THE US GOVERNMENT has presented two agreements to the government of Iraq over the last 10 months. Less than a month ago, a semi-final draft of the agreements was presented to all Iraqi parliamentary blocs, and only last week the final version of the draft was passed on to them for discussions.
The first agreement, the Strategic Framework for Iraqi-US Relations, is a straightforward understanding (that may require a minor adjustment to the security-related section) covering security, political, economic, cultural, and diplomatic issues. It is a welcome "strategic" exchange between two sovereign nations that share significant common objectives, such as working together to defeat terror and create a more stable global environment.
The other agreement, the Status of Forces Agreement, has positive elements as well as significant shortcomings. One important downside is the insistence that the agreement be approved (or rejected) without delay. It is expected to be voted on today.
Meanwhile, the UN Security Council mandate ends in December. The Iraqi parliament adjourns this week for three weeks, and the US administration is in transition.
Iraq is also entering into a decisive year. Provincial elections will be held in January, and national elections will be held next December. Legislation of a hydrocarbon law is already overdue, and so are constitutional reforms that include the implementation of the divisive Article 140 on disputed territories in some Iraqi provinces, such as the province of Kirkuk.
Another matter of grave concern is the management of the official talks leading to the Status of Forces Agreement, a process that should have been, since its inception, non-exclusive and transparent, and engaged wider political and other relevant circles. Instead, the process was kept secret and excluded some significant parliamentary blocks. An open debate and flow of information would have made the agreement clearer to politicians and the public, and, consequently, less divisive.

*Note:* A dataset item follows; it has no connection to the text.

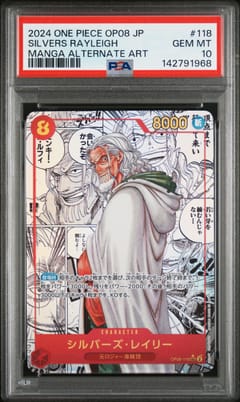 2024 One Piece Japanese Op08-Two Legends Silvers Rayleigh Manga Alternate Art #118 PSA 10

There is no question that Iraqis are indebted to the United States for removing Saddam Hussein and his tyrannical regime, although grave mistakes have been committed since that time.
The Status of Forces Agreement, however, requires further discussions and important amendments, as a significant number of Iraqi members of parliament have demanded.
These amendments and clarifications relate to such important issues as protection of Iraq's assets against claims. In addition, US forces, as vaguely stated in the agreement, may intervene in internal problems at the request of the government. Moreover, lumping together outlaws and the remnants of the Saddam regime indicates the persistence of revenge at the expense of reconciliation.
Iraqis believe that it is important for the United States to remain in Iraq under the current UN Security Council mandate for an additional period of time. This will give both sovereign countries time to discuss and approve a satisfactory Status of Forces Agreement in both the Iraqi parliament and the US Congress, similar to other agreements the United States has had - and Iraq may have - with other friendly nations.
As far as the Strategic Framework Agreement, we are ready to support its ratification.
Ayad Allawi is the former prime minister of Iraq.